PROMPT: In the data below, swap each "camera" for "viewer" and keep everything else the same. Omit the pictures from what you give back.

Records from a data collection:
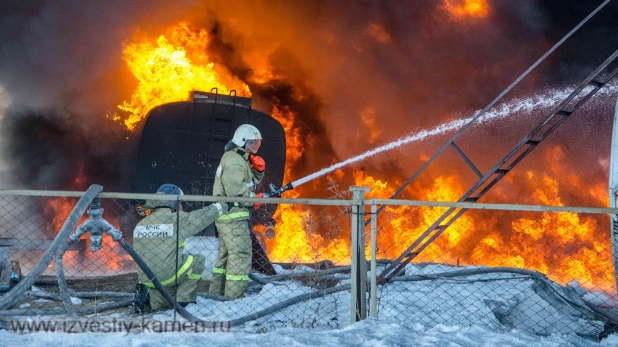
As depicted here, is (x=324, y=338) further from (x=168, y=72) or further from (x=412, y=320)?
(x=168, y=72)

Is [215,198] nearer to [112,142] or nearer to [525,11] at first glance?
[112,142]

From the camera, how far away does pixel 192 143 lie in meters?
9.56

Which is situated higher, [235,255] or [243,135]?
[243,135]

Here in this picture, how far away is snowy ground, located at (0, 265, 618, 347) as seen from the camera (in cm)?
367

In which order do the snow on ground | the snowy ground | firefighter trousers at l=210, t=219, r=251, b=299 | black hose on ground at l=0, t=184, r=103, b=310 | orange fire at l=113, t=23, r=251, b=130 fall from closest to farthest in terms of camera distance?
the snow on ground → the snowy ground → black hose on ground at l=0, t=184, r=103, b=310 → firefighter trousers at l=210, t=219, r=251, b=299 → orange fire at l=113, t=23, r=251, b=130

ANSWER FOR THE TASK:
As depicted here, is (x=324, y=338) further from (x=168, y=72) or further from (x=412, y=320)?
(x=168, y=72)

Is [215,198] nearer to [112,142] or nearer to [525,11] at first glance?
[112,142]

From the viewer, how far away does pixel 192 143 lie in meters?
9.56

Which is situated higher, [235,255] or [243,135]?
[243,135]

Here in this picture, how far away is snowy ground, located at (0, 265, 618, 347) as seen from the viewer (in cm)?
367

In which order do the snow on ground | the snowy ground | firefighter trousers at l=210, t=219, r=251, b=299 | black hose on ground at l=0, t=184, r=103, b=310 | orange fire at l=113, t=23, r=251, b=130 fall from closest to farthest in terms of viewer distance?
the snow on ground → the snowy ground → black hose on ground at l=0, t=184, r=103, b=310 → firefighter trousers at l=210, t=219, r=251, b=299 → orange fire at l=113, t=23, r=251, b=130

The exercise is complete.